Updated: Jun 28, 2023

I was finishing up on the smaller lightweight PLA printed Pitts project and decided I wanted to try an experiment with something much larger. So, I doubled the size and am in the process of completely redesigning it for printing as another stick built 3D printed project. This will be a 48" wingspan model now. What I want to accomplish is this:

  • I simply want a big, long lasting, great flying aerobatic airplane.

  • I want a durable model.

  • I want a pretty model! - I'm not in love with the look of a 3D printed planes until I spend all kinds of time finishing them. If you do it right, you are not ahead of the game time wise when you are done. All that prettiness adds considerable weight.

  • I want a repairable model.

  • I want a reasonably fast printing model.

  • I want an easy to build model.

I learned that this is all possible with a 3D printed model back when I designed the Fokker triplane project. The one thing I did not do with the Fokker was cover it with traditional iron on covering. I simply wanted to use the silk covering technique at the time because I just love the way it looks. Honestly I would do it again on this model but It clearly scares a lot of people away so on this one I'm going to use an iron on covering solution. What has worked so far:

  1. Traditional PETG filament for the formers and custom stringers - I design them so that they all interlock to create a jig of sorts to ensure the model stays straight while assembling. I greatly reduced the infill amount to 20 percent and used a gyroid pattern. I remove the top and bottom layers completely so that they do not print at all. I have the walls printing a thickness of two lines. The parts are strong where they need to be, and as you can see from the pics there's a lot of air in them. It reminds me a little bit of the look of a rigid foam. I'm very happy with the weight reduction overall.

  2. Covering the Horizontal Stabilizer with Ultracote. - I had an old roll of translucent red so I gave it a shot and the PETG holds up perfectly fine. I only used a sealing iron, and not a heat gun but that's because I broke my only remaining heat gun. When I get around to replacing it I think with care the heat gun will be fine.

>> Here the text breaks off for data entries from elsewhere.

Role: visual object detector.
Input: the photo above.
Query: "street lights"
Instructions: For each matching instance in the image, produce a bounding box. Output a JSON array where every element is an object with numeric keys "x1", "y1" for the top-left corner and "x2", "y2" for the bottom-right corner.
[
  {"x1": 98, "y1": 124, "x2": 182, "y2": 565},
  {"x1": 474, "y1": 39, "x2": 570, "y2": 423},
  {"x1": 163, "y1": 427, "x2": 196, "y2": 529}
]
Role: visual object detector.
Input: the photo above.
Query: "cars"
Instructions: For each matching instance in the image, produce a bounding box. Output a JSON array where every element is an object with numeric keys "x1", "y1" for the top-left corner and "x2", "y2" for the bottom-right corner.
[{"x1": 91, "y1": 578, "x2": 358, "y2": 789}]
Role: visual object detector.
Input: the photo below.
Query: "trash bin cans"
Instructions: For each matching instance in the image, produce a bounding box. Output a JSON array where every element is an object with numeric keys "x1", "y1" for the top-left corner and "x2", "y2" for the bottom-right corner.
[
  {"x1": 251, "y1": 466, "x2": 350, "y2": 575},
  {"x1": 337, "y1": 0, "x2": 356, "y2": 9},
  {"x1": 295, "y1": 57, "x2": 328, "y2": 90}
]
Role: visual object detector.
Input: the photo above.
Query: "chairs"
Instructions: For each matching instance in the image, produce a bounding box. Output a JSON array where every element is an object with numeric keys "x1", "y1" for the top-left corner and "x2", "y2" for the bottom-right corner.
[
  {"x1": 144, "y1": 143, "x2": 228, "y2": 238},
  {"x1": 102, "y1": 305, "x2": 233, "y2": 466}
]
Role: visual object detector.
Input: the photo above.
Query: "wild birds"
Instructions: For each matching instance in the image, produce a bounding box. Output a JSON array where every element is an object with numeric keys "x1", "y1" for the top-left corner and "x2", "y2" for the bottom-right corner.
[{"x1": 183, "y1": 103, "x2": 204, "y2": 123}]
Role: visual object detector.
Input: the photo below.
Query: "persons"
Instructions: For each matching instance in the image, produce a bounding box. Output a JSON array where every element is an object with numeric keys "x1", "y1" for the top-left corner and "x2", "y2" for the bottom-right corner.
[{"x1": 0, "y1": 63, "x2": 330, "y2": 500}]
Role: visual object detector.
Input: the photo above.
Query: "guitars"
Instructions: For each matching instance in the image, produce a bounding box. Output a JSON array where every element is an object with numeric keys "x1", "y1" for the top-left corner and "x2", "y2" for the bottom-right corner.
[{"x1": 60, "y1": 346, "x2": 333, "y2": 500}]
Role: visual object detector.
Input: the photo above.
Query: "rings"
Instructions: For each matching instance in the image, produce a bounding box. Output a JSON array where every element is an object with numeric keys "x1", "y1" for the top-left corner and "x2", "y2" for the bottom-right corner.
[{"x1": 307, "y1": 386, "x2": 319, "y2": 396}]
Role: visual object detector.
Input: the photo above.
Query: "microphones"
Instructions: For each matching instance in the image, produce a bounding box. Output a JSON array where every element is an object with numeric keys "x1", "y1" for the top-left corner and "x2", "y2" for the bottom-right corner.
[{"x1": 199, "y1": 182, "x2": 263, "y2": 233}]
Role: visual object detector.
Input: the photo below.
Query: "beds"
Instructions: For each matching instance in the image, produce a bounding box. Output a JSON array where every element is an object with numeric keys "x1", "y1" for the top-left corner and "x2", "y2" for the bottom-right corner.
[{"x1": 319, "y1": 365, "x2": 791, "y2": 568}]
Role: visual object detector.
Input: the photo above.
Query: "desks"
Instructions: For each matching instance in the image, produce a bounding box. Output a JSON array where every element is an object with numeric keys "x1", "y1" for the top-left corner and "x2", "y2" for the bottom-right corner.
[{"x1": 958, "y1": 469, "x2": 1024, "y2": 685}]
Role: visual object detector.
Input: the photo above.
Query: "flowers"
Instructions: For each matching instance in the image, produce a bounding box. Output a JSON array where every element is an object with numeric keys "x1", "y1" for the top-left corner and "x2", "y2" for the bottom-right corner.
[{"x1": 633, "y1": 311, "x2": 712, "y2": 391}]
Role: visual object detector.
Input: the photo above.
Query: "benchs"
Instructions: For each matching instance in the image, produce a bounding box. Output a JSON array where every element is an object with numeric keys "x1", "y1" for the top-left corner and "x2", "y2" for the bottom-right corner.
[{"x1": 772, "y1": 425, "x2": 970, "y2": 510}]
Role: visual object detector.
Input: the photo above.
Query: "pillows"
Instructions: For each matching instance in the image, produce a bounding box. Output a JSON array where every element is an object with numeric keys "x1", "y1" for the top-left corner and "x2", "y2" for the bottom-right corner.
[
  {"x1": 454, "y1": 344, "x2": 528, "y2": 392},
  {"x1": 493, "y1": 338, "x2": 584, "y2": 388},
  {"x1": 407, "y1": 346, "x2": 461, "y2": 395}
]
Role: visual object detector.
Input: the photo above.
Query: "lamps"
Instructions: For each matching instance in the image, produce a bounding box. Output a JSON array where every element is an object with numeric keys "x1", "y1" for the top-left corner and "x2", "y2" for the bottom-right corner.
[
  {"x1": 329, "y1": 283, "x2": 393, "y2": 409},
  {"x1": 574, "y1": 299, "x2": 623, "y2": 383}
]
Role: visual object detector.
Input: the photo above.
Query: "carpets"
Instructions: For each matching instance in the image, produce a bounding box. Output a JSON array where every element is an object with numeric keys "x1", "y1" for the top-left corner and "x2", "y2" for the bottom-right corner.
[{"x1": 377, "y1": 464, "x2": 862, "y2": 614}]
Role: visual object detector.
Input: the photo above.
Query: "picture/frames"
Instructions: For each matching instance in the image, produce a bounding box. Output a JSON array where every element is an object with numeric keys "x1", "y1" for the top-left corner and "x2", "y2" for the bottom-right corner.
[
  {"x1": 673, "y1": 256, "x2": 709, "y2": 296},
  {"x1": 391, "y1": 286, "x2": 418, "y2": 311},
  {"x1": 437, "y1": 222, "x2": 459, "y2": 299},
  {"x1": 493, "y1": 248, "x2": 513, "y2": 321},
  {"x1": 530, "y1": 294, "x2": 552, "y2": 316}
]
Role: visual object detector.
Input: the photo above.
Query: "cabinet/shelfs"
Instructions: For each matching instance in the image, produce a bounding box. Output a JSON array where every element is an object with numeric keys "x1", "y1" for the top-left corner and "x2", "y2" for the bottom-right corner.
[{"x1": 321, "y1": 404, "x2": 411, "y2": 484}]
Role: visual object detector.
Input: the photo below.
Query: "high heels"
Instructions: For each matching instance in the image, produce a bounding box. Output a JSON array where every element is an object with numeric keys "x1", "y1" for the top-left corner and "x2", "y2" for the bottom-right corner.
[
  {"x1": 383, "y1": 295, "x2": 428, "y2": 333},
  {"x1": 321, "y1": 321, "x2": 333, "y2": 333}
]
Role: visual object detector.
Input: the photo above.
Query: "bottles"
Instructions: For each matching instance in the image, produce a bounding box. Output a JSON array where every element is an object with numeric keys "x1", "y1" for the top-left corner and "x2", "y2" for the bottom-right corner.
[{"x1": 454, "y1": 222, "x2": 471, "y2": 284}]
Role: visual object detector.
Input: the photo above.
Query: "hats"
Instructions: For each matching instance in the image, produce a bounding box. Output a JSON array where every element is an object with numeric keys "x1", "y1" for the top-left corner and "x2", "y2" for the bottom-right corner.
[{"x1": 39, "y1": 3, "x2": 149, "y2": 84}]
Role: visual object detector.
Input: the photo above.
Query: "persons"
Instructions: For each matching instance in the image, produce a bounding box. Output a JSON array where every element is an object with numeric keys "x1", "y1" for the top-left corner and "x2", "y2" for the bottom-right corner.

What has not worked: This won't be a problem for the main wings as they will be printed much like the formers, but I didn't use the same process for printing the tail feathers because I wanted the top and bottom layers for added strength. These parts actually print as assembled components. It is not terrible but I'm concerned about the tail weight. I can opt for the exact print in LWPLA, but I wanted something with better temperature resistance so I have a test roll of Colorfabbs new LWPLA - HT (high temp) filament coming. This should cut the weight in half for this part and still give me good heat stability. I'll report how it does. Not everything is 3D printed: Clearly I have also got balsa stringers on this model. They are no stronger, but they are easy because they come ready to go in 36" lengths. Any stringer I print has to be assembled due to print bed limitations. I'm designing the model so a builder could choose to print or purchase and use stock sizes from the hobby shop. Here's the unexpected catch though. I walked out of the hobby shop the other day with just the balsa wood for running the stringers. I also had two or three extra solid sheets for a whopping bill of $40 bucks. The entire roll of PETG filament for this project cost 25 bucks from Amazon and for everything printed so far I have not used even 25 percent of the roll. It's far cheaper to print the airplane parts! What I'm going to try: I'm going to attempt to blow mold a real "clear" canopy - Maybe I'll just vacuum mold it. I'm going to print up the enormous cowling as a mold with regular old PLA then create a vacuum formed fiberglass cowling. If this works out great I'll also do the wheel pants this way. I've done a good bit of glass work and I've always wanted to try mold making with the 3D printer. This is a perfect excuse to do it. That's all for now, I'll post updates as I have them on this little experiment.

Update 12-25-22 - She's up on the gear now. Top wing is covered with Red Ultracote.